Green coding - Kainos: Three steps to greener AI

This is a guest post for the Computer Weekly Developer Network written by Peter Campbell in his capacity as director of green software at Kainos.

Kainos is a Northern Ireland-based digital services provider with specialisms in generative Artificial Intelligence (AI), cloud, Virtual Reality and other sustainable emerging technologies that apply at the user experience level.

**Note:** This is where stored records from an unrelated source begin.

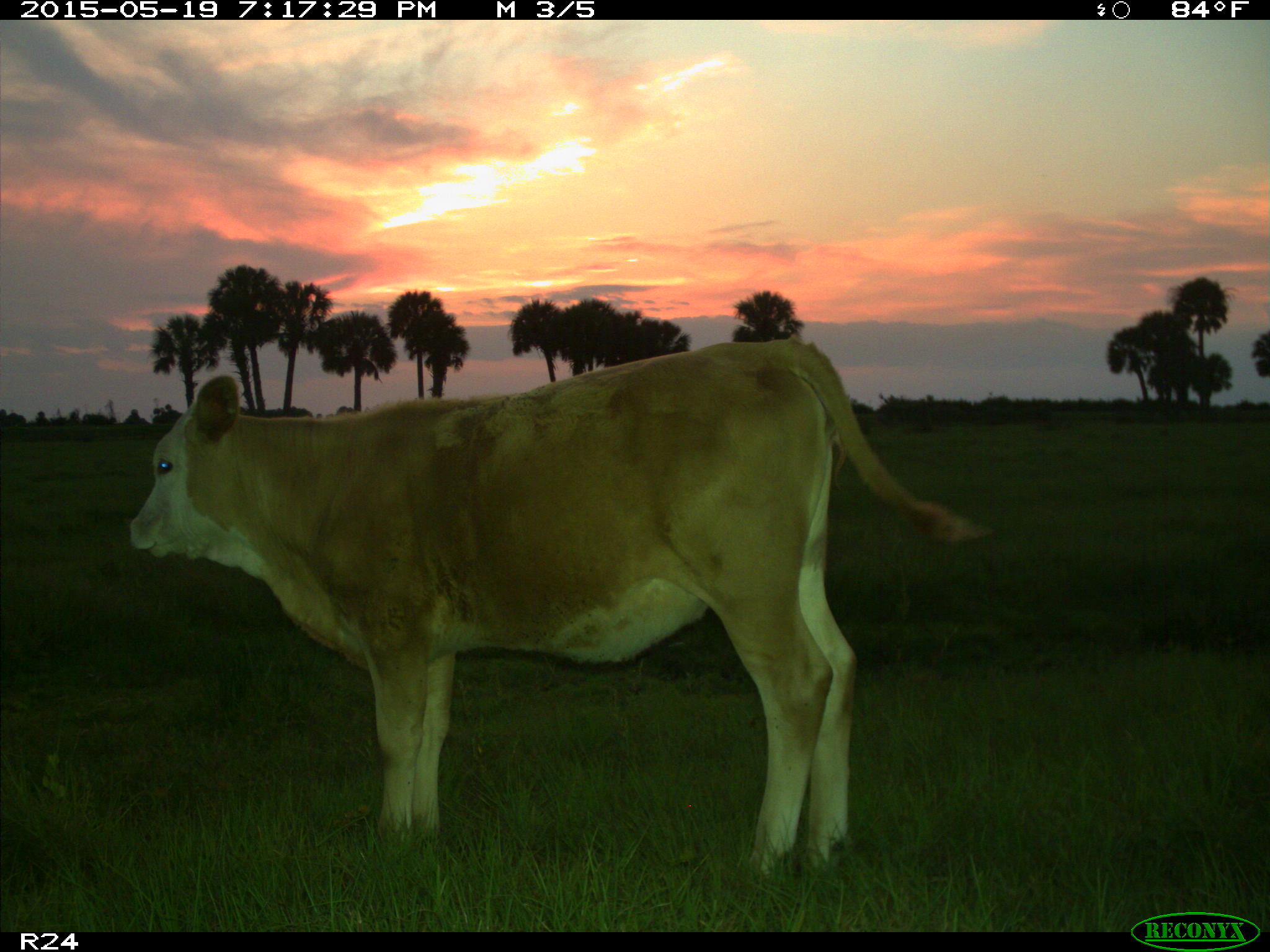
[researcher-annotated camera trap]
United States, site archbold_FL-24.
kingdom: Animalia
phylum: Chordata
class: Mammalia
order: Artiodactyla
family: Bovidae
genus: Bos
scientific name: Bos taurus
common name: domestic cow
Bos taurus (domestic cow).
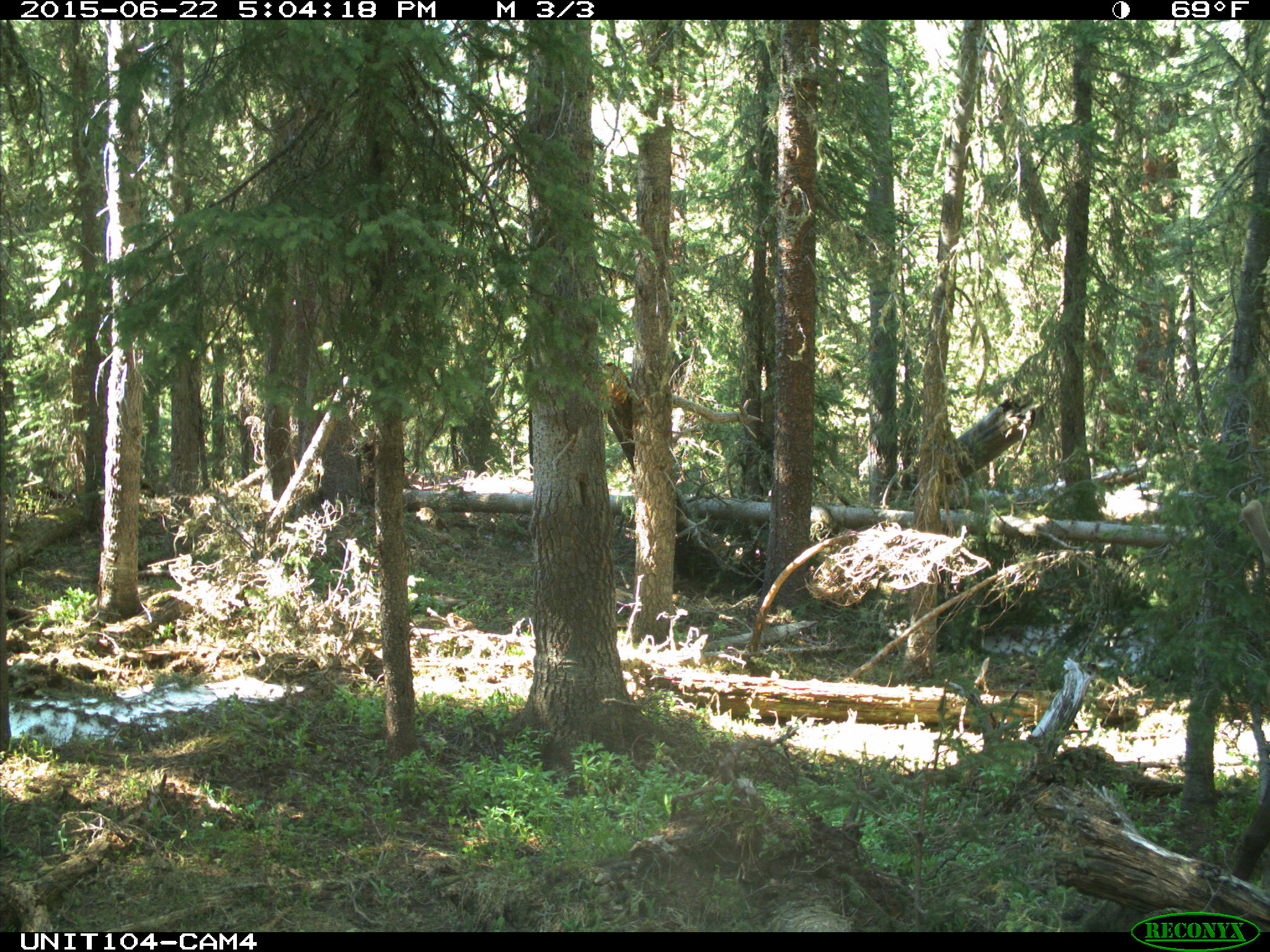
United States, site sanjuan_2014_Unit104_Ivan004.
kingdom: Animalia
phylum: Chordata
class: Mammalia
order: Artiodactyla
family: Cervidae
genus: Cervus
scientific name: Cervus elaphus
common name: red deer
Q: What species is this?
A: Cervus elaphus (red deer).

Campbell writes as follows…

Artificial Intelligence (AI) has been around for decades and offers so much potential to improve human productivity. ChatGPT has brought AI to billions with the Generative AI gold rush that followed. But at what environmental cost? Here we explore three approaches for greener AI.

AI: the new mainframes

The financial cost of AI is already billions of dollars. We read that Microsoft has invested $10 billion in Open AI, AWS $4 billion in Anthropic and Meta $33 billion in its open-source AI, while Google will spend $100 billion. This investment is driven by the need to build AI-optimised datacentres, increased compute costs to serve billions of people and substantial training costs.

Large AI models are analogous to the mainframes of the past: large, expensive machines that few companies could afford. AI needs to follow a similar path to mainframes to reduce its financial cost and be more transparent about its environmental cost.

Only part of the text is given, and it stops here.